All correlations were significant (2-sided P<.001). Bland-Altman analyses comparing each ABA with HBA showed small positive mean biases (ABA-o1 vs HBA: +0.43 [SD of differences 2.70]; ABA-5 vs HBA: +1.54[SD of differences 5.17]), with 95% LoA of −4.87 to 5.72 and −8.60 to 11.68, respectively; no proportional bias was observed in either comparison ().

Repeatability was assessed using the ICC. ABA-o1 showed substantial repeatability across 5 independent runs (ICC(3,1)=0.77; ICC(3,5)=0.94), and ABA-5 likewise showed substantial repeatability (ICC(3,1)=0.82; ICC(3,5)=0.96). In contrast, interrater reliability among the 5 HBA physician raters was only fair on single measures (ICC(2,1)=0.38) and improved when averaging them (ICC(2,5)=0.75). Overall, both AI-based approaches yielded more stable ratings across repeated evaluations than HBA, with ABA-5 slightly more stable than ABA-o1.
Scores by Training Level
summarizes mean interview scores and SDs by training level. Across methods, APs had the highest means (HBA: 57.6, SD 1.7; ABA-o1: 56.8, SD 1.7; ABA-5: 58.5, SD 13.2). MSs were next (HBA: 56.5, SD 12.0; ABA-o1: 55.0, SD 12.2; ABA-5: 55.3, SD 13.2), in some cases approximating AP performance. RPs had the lowest means (HBA: 49.2, SD 3.6; ABA-o1: 47.1, SD 0.5; ABA-5: 48.3, SD 3.8). Therefore, the anticipated ordinal pattern (APs>RPs>MSs) was not consistently observed as MS means exceeded RP means across all methods.
| Group | Participants per group, n | HBA score (0-125), mean (SD) | ABA-o1 score (0-125), mean (SD) | ABA-5 score (0-125), mean (SD) |
| Attending physicians | 2 | 57.6 (1.7) | 56.8 (1.7) | 58.5 (13.2) |
| Medical students | 2 | 56.5 (12.0) | 55.0 (12.2) | 55.3 (13.2) |
| Resident physicians | 3 | 49.2 (3.6) | 47.1 (0.5) | 48.3 (3.8) |
aABA-o1: ABA using GPT-o1 Pro.
bABA-5: ABA using GPT-5 Pro.
Processing Time (35 Cases)
Total processing time was 5 hours, 59 minutes, 35 seconds for the physician benchmark; 1 hour, 56 minutes, 38 seconds for ABA-5; and 2 hours, 31 minutes, 5 seconds for ABA-o1. Average time per case was 3 minutes, 19.9 seconds for ABA-5 (batch-to-batch SD 1 minute, 6 seconds); 4 minutes, 19 seconds for ABA-o1 (SD 3 minutes, 9 seconds); and 10 minutes, 16.4 seconds for the physicians (SD 11 minutes, 9 seconds). Relative to the physicians, total time was reduced by 67.6% with ABA-5 and 58% with ABA-o1 ().
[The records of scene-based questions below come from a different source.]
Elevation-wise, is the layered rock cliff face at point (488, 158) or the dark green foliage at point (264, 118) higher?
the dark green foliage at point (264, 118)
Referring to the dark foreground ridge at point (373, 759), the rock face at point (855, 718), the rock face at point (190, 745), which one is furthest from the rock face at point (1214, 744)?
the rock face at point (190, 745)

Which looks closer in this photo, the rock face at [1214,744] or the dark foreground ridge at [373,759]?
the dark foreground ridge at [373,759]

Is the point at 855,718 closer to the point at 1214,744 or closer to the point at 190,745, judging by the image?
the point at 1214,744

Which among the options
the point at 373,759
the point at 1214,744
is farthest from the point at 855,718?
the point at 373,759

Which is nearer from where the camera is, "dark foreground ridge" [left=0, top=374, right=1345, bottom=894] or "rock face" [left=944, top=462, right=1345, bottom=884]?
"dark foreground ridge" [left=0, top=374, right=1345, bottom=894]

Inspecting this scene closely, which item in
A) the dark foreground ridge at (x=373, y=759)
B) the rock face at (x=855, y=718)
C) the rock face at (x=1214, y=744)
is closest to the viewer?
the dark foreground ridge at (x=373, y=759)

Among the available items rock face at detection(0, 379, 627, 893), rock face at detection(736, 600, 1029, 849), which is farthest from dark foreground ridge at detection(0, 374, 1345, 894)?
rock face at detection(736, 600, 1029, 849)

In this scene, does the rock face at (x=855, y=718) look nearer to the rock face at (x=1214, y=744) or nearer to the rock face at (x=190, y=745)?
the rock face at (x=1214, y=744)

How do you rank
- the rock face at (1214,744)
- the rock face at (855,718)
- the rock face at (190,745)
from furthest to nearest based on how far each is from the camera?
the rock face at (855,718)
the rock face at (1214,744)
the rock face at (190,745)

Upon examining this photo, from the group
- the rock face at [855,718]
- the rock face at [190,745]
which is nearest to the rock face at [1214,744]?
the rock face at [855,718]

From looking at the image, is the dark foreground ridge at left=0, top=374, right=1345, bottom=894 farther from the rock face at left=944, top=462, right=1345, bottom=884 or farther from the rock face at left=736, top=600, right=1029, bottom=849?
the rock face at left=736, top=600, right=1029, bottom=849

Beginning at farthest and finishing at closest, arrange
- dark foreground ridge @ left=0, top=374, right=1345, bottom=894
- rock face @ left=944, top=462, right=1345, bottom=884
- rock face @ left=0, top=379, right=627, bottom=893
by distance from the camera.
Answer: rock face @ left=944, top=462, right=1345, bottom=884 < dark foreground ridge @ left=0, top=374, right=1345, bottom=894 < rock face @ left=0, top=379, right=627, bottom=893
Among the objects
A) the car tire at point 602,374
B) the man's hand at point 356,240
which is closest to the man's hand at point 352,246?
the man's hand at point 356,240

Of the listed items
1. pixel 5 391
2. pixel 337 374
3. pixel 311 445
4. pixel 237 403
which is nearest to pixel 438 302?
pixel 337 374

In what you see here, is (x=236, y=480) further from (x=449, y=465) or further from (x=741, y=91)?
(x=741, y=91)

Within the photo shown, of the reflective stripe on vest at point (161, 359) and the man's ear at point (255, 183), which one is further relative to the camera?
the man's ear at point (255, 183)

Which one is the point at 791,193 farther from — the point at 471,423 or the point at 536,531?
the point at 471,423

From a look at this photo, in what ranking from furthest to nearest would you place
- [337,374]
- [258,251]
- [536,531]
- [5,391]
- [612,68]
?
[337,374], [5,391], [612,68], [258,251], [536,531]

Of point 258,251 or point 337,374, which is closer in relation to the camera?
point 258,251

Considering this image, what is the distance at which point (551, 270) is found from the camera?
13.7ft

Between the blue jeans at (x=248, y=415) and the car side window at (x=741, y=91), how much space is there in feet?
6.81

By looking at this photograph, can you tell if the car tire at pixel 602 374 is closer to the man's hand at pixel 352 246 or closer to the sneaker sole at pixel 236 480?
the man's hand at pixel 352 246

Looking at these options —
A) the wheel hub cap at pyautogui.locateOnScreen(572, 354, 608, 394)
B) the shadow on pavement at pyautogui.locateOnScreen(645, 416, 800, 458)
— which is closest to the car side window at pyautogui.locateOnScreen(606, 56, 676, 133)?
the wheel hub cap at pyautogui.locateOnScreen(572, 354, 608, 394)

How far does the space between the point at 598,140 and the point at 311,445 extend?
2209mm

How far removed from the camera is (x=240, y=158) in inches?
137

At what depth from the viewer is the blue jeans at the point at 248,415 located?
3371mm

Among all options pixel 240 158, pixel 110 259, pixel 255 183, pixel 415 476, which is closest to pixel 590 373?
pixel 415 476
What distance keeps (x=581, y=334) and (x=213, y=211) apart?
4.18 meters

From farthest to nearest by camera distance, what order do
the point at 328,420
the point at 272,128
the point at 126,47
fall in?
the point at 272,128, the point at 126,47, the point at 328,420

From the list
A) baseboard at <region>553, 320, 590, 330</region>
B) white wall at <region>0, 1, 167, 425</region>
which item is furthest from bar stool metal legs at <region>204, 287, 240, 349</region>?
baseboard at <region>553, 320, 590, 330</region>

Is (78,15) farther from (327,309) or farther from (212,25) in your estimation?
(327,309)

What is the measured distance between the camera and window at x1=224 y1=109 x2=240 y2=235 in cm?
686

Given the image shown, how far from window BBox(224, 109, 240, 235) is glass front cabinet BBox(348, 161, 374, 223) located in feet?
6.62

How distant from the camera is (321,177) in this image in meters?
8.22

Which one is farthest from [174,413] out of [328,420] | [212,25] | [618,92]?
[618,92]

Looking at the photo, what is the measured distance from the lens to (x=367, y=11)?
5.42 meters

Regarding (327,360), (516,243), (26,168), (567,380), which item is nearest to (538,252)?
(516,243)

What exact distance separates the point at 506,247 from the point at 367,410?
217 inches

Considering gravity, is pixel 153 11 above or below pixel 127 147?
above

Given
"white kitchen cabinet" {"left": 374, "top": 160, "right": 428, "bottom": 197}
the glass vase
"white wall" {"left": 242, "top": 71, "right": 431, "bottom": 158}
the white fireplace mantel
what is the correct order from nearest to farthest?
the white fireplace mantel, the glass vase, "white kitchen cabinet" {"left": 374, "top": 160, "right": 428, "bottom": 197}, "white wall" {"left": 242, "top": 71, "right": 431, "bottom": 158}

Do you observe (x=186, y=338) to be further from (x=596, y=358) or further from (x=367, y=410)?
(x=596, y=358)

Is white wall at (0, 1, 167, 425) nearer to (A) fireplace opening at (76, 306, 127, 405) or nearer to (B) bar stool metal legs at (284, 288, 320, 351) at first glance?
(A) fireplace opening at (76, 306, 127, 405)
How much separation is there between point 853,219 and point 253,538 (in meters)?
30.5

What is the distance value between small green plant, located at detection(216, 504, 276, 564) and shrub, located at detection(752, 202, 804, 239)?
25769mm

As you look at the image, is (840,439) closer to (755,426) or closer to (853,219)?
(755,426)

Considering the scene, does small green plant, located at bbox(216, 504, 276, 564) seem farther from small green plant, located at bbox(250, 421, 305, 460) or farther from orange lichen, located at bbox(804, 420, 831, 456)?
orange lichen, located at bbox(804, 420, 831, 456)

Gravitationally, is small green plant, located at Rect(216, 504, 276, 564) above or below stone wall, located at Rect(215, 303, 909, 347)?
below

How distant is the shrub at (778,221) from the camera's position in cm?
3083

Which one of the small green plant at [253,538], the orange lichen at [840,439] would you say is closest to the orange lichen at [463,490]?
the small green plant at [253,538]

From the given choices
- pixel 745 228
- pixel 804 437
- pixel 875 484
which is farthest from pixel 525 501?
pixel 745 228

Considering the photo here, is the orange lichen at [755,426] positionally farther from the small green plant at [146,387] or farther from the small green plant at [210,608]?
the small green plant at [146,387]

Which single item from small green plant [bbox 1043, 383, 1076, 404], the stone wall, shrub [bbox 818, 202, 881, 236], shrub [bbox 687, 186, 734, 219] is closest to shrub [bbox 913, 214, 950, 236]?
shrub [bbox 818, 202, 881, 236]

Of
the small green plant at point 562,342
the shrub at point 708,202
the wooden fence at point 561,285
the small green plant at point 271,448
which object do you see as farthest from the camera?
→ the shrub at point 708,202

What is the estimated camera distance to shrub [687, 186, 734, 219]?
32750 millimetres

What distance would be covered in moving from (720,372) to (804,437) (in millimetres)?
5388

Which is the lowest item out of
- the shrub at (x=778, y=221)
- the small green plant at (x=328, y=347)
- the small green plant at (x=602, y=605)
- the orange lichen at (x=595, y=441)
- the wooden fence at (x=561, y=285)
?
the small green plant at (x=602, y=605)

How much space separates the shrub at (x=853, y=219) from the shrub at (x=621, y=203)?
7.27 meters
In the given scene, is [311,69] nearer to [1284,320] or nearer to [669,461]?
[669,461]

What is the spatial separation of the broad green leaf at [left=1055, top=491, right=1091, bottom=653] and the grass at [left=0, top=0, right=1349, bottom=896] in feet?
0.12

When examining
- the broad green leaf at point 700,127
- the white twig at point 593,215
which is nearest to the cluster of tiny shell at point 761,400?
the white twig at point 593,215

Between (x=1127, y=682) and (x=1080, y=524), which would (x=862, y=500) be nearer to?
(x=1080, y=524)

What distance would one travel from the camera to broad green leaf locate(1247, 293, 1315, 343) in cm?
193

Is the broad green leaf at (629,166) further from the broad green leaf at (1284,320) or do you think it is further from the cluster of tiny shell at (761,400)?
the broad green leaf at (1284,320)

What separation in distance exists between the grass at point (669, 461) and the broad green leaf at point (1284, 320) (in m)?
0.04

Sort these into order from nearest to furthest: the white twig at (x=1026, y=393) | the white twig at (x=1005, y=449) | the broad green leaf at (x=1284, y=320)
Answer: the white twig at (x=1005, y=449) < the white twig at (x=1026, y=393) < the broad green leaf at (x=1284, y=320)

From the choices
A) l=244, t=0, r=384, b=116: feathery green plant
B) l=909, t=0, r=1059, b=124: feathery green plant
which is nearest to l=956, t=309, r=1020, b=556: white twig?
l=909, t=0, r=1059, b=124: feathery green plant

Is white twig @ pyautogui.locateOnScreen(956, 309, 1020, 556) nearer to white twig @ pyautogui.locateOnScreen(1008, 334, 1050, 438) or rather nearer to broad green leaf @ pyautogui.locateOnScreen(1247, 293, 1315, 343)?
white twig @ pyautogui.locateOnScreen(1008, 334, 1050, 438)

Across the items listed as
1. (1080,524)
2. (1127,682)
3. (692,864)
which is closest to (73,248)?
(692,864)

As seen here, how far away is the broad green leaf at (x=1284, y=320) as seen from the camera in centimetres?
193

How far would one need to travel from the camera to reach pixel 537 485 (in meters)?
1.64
| Method | Total time | Mean time per case (batch-to-batch SD) | Time reduction vs physicians (%) |
| ABA-5 | 1 h, 56 min, 38 s | 3 min, 20 s (1 min, 6 s) | 67.6 |
| ABA-o1 | 2 h, 31 min, 5 s | 4 min, 19 s (3 min, 9 s) | 58.0 |
| HBA | 5 h, 59 min, 35 s | 10 min, 16 s (11 min, 9 s) | — |
aABA-5: artificial intelligence–based assessment (ABA) using GPT-5 Pro.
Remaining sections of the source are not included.